▸ **SUPPLIED TEXT**
## start
Saturday 30 June 1660

By times to Sir R. Fanshawe to draw up the preamble to my Lord’s Patent.

So to my Lord, and with him to White Hall, where I saw a great many fine antique heads of marble, that my Lord Northumberland had given the King. Here meeting with Mr. De Cretz, he looked over many of the pieces, in the gallery with me and told me [by] whose hands they were, with great pleasure.

Dined at home and Mr. Hawly with me upon six of my pigeons, which my wife has resolved to kill here.

This day came Will, my boy, to me; the wench continuing lame, so that my wife could not be longer without somebody to help her. In the afternoon with Sir Edward Walker, at his lodgings by St. Giles Church, for my Lord’s pedigree, and carried it to Sir R. Fanshawe.

To Mr. Crew’s, and there took money and paid Mrs. Anne, Mrs. Jemima’s maid, off quite, and so she went away and another came to her. To White Hall with Mr. Moore, where I met with a letter from Mr. Turner, offering me 150l. to be joined with me in my patent, and to advise me how to improve the advantage of my place, and to keep off Barlow.

To my Lord’s till late at night, and so home.

27 Annotations

First Reading

Roger Miller  •  Link

A confusion of names?

The boy Will mentioned today turns out to be a young rogue and Sam sends him packing in a few weeks time. We never learn his surname but he does have a father who Sam takes to task for his son's behaviour.

Will is replaced by Wayneman Birch, the younger brother of Jane. Jane has another older brother called William who is mentioned later. He is not the Will in today's entry.

There is no such person as William Wayneman.

Alan Bedford  •  Link

It would appear that, like many others, the Earl of Northumberland is trying to get the King to forgive past disagreements with gifts - in this case, sculpture.

Algernon Percy, the 10th Earl of Northumberland, had been appointed Governor of the Fleet and subsequently Lord High Admiral under Charles I, but was dismissed at the beginning of the Civil War for refusing to support the Royalists. Now, he 's trying to ingratiate himself once again with the Stuarts.

Phil  •  Link

Good call Roger. I got very confused over those Wills. The link should make more sense now...

Paul Brewster  •  Link

fine Antique heads of marble that my Lord Northumberland hath given the King
According to L&M, "Algernon Percy, 10th Earl of Northumberland, had been a prominant member of the 'Whitehall group' of collectors and patrons before the Civil War. ... Many of the antique busts in the royal collection apprear to have been brought by Charles I from Mantua"
It seems that the King shall have his own again.
## end
▸ **EXERCISE 1**
Copy a passage from the diary entry word for word, beginning at "To Mr. Crew’s, and" and stopping after "and so home.".

▸ **RECORDS SUPPLIED**
## start
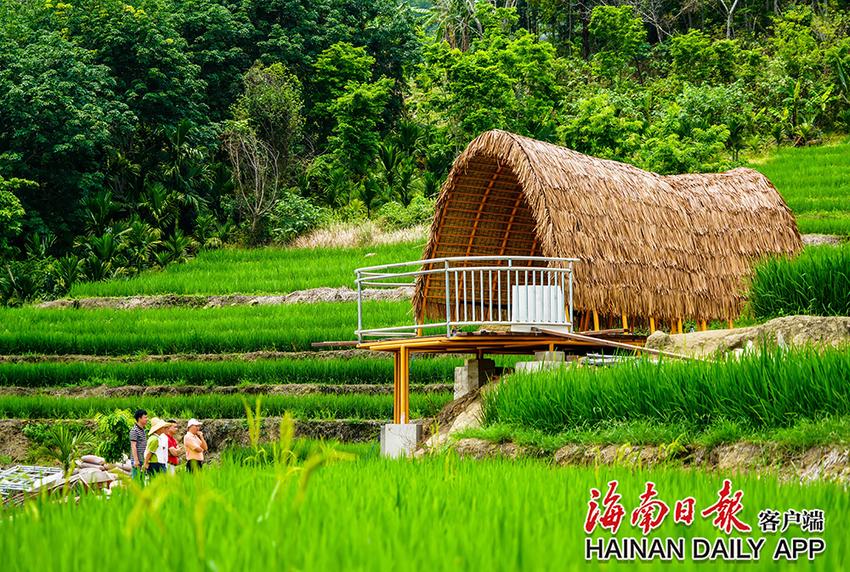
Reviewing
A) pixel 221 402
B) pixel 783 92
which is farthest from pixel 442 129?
pixel 221 402

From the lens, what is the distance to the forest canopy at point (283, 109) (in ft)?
85.0

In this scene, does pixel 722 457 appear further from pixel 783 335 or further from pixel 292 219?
pixel 292 219

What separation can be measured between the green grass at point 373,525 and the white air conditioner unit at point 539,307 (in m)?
5.75

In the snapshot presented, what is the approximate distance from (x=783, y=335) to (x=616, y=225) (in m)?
3.48

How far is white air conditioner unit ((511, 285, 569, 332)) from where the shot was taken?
34.9ft

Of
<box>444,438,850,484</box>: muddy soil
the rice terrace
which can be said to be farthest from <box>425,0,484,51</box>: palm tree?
<box>444,438,850,484</box>: muddy soil

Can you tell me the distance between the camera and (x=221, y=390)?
15.7 metres

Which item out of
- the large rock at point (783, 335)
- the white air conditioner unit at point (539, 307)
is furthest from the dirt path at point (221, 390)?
the large rock at point (783, 335)

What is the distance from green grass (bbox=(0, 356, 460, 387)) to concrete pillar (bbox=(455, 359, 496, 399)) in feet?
10.9

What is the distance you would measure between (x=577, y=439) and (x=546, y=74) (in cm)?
2320

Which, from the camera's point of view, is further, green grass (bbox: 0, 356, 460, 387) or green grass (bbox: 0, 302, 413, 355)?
green grass (bbox: 0, 302, 413, 355)

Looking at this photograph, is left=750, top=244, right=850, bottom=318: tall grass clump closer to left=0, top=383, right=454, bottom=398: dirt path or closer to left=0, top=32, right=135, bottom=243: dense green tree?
left=0, top=383, right=454, bottom=398: dirt path

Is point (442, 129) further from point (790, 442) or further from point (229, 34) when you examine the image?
point (790, 442)

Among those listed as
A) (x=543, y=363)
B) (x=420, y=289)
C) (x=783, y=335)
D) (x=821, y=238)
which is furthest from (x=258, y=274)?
(x=783, y=335)
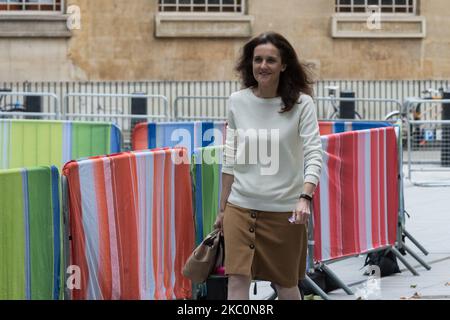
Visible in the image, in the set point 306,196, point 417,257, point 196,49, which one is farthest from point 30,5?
point 306,196

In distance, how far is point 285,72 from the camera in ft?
23.7

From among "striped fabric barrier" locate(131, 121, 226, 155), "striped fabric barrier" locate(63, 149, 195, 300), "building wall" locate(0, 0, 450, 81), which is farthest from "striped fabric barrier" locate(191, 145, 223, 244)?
"building wall" locate(0, 0, 450, 81)

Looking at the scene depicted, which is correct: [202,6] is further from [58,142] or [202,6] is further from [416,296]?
[416,296]

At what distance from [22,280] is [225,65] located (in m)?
24.2

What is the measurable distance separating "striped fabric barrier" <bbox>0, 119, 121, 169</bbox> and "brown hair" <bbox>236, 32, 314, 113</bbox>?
4315 mm

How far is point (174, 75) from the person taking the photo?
31203 mm

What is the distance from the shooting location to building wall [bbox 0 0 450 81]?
102 ft

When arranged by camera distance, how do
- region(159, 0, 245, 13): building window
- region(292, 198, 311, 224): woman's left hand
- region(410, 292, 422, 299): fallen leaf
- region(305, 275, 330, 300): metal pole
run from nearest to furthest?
region(292, 198, 311, 224): woman's left hand → region(305, 275, 330, 300): metal pole → region(410, 292, 422, 299): fallen leaf → region(159, 0, 245, 13): building window

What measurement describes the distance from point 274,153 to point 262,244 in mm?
496

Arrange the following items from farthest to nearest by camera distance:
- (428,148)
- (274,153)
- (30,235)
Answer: (428,148) < (30,235) < (274,153)

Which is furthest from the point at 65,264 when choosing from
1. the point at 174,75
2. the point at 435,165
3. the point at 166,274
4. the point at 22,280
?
the point at 174,75

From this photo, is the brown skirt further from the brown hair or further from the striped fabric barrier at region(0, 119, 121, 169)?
the striped fabric barrier at region(0, 119, 121, 169)

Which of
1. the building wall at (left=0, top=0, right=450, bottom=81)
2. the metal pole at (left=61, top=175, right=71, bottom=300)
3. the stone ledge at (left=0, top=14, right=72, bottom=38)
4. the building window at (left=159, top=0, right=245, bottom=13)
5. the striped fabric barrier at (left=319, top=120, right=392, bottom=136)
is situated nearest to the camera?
the metal pole at (left=61, top=175, right=71, bottom=300)
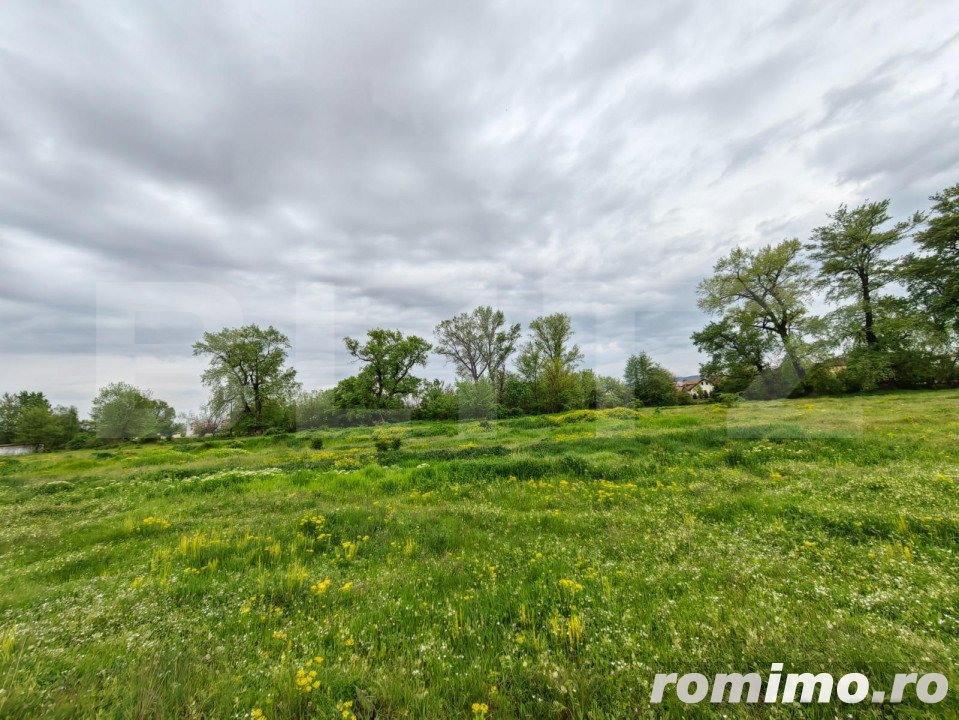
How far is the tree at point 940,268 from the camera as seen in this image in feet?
97.7

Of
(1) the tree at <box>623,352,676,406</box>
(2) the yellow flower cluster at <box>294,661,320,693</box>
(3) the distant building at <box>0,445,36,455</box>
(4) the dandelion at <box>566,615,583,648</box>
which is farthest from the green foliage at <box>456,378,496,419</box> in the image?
(3) the distant building at <box>0,445,36,455</box>

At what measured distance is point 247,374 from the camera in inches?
1964

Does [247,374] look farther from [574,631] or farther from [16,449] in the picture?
[574,631]

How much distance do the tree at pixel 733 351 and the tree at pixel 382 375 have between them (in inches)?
1563

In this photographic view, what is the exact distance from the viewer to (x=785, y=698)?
8.55ft

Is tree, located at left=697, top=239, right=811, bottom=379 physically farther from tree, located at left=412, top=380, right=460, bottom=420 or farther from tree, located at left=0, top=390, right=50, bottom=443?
tree, located at left=0, top=390, right=50, bottom=443

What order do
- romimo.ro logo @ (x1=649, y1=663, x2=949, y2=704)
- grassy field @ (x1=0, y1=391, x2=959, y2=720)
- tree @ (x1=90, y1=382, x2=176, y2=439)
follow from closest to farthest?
romimo.ro logo @ (x1=649, y1=663, x2=949, y2=704), grassy field @ (x1=0, y1=391, x2=959, y2=720), tree @ (x1=90, y1=382, x2=176, y2=439)

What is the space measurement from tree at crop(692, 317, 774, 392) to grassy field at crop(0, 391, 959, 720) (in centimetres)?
3790

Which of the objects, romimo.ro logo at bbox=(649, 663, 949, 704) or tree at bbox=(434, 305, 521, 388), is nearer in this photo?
romimo.ro logo at bbox=(649, 663, 949, 704)

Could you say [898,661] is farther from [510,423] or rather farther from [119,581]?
[510,423]

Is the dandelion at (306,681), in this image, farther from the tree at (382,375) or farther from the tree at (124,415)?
the tree at (124,415)

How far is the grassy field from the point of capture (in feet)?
9.22

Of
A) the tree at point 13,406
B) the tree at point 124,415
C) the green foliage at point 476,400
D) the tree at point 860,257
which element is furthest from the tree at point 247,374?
the tree at point 860,257

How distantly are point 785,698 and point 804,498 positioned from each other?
20.2ft
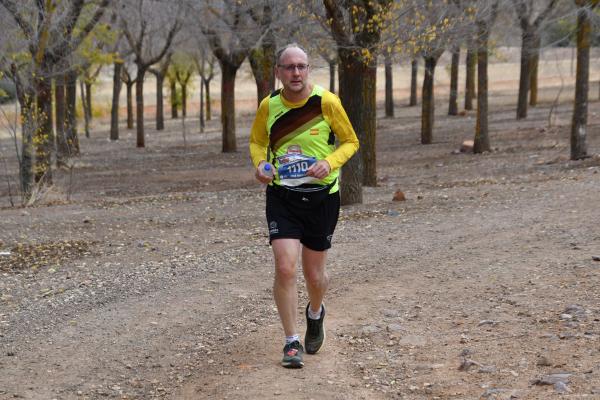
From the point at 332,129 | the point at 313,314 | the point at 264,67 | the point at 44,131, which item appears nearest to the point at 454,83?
the point at 264,67

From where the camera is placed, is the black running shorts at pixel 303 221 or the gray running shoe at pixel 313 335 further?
the gray running shoe at pixel 313 335

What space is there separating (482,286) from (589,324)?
60.2 inches

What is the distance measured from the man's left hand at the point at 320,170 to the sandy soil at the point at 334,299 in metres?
1.13

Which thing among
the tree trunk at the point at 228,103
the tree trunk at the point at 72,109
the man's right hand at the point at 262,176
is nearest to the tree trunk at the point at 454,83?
the tree trunk at the point at 228,103

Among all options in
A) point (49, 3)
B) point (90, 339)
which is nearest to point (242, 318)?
point (90, 339)

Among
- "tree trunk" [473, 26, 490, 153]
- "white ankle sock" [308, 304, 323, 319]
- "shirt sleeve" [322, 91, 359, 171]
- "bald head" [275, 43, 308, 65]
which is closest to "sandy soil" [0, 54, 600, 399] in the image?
"white ankle sock" [308, 304, 323, 319]

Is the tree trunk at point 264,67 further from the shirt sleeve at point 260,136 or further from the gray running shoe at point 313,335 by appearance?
the gray running shoe at point 313,335

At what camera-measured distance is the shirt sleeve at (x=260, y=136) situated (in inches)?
203

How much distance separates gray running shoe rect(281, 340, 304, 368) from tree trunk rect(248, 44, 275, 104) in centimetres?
1546

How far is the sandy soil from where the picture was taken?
198 inches

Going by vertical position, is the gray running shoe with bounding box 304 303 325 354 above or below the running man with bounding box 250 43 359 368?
below

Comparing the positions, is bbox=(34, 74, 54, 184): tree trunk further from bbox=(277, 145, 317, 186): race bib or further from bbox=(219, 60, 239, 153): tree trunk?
bbox=(277, 145, 317, 186): race bib

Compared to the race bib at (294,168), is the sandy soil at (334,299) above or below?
below

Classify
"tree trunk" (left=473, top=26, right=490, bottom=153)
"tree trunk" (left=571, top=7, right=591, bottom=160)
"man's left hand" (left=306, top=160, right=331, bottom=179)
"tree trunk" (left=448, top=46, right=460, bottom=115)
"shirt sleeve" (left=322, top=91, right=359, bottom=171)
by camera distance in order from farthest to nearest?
"tree trunk" (left=448, top=46, right=460, bottom=115) < "tree trunk" (left=473, top=26, right=490, bottom=153) < "tree trunk" (left=571, top=7, right=591, bottom=160) < "shirt sleeve" (left=322, top=91, right=359, bottom=171) < "man's left hand" (left=306, top=160, right=331, bottom=179)
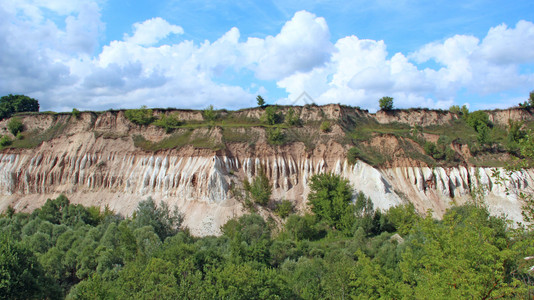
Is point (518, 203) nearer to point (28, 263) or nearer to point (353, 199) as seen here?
point (353, 199)

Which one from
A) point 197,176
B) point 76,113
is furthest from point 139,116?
point 197,176

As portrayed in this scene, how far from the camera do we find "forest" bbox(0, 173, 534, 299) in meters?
13.8

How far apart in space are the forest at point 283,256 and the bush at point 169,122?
46.3ft

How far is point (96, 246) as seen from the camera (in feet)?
108

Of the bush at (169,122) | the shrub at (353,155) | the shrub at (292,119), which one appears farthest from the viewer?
the shrub at (292,119)

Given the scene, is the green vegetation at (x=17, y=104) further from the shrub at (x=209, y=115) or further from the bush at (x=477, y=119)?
the bush at (x=477, y=119)

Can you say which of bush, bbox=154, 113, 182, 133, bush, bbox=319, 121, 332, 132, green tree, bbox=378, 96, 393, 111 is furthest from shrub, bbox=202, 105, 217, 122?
green tree, bbox=378, 96, 393, 111

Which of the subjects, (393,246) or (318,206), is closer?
(393,246)

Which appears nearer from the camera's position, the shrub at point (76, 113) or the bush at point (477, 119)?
the shrub at point (76, 113)

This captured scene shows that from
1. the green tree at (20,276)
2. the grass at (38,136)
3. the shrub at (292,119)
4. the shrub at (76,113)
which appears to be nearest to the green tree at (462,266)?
the green tree at (20,276)

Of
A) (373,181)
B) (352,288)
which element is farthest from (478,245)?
(373,181)

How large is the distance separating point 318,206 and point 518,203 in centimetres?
2429

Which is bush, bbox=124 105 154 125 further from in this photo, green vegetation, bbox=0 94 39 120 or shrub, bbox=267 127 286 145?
green vegetation, bbox=0 94 39 120

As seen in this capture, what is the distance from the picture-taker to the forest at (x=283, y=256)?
45.3 feet
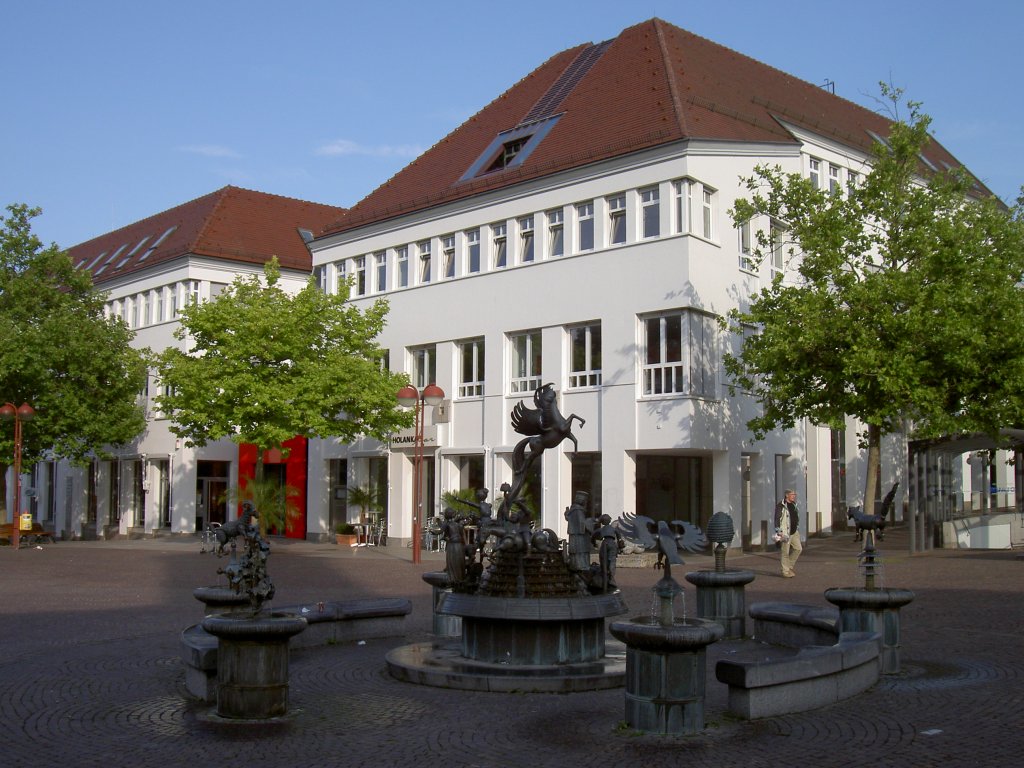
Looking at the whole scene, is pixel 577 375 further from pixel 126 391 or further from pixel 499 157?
## end
▸ **EXERCISE 2**
Find each line in the rows above that contains the string "located", and copy those lines out in full.

▸ **WRITTEN ANSWER 1**
To Mr. Crew’s, and there took money and paid Mrs. Anne, Mrs. Jemima’s maid, off quite, and so she went away and another came to her. To White Hall with Mr. Moore, where I met with a letter from Mr. Turner, offering me 150l. to be joined with me in my patent, and to advise me how to improve the advantage of my place, and to keep off Barlow.

To my Lord’s till late at night, and so home.

▸ **WRITTEN ANSWER 2**
At what distance from [22,280] is [225,65] located (in m)?
Is tree, located at left=697, top=239, right=811, bottom=379 physically farther from tree, located at left=412, top=380, right=460, bottom=420 or farther from tree, located at left=0, top=390, right=50, bottom=443?
tree, located at left=0, top=390, right=50, bottom=443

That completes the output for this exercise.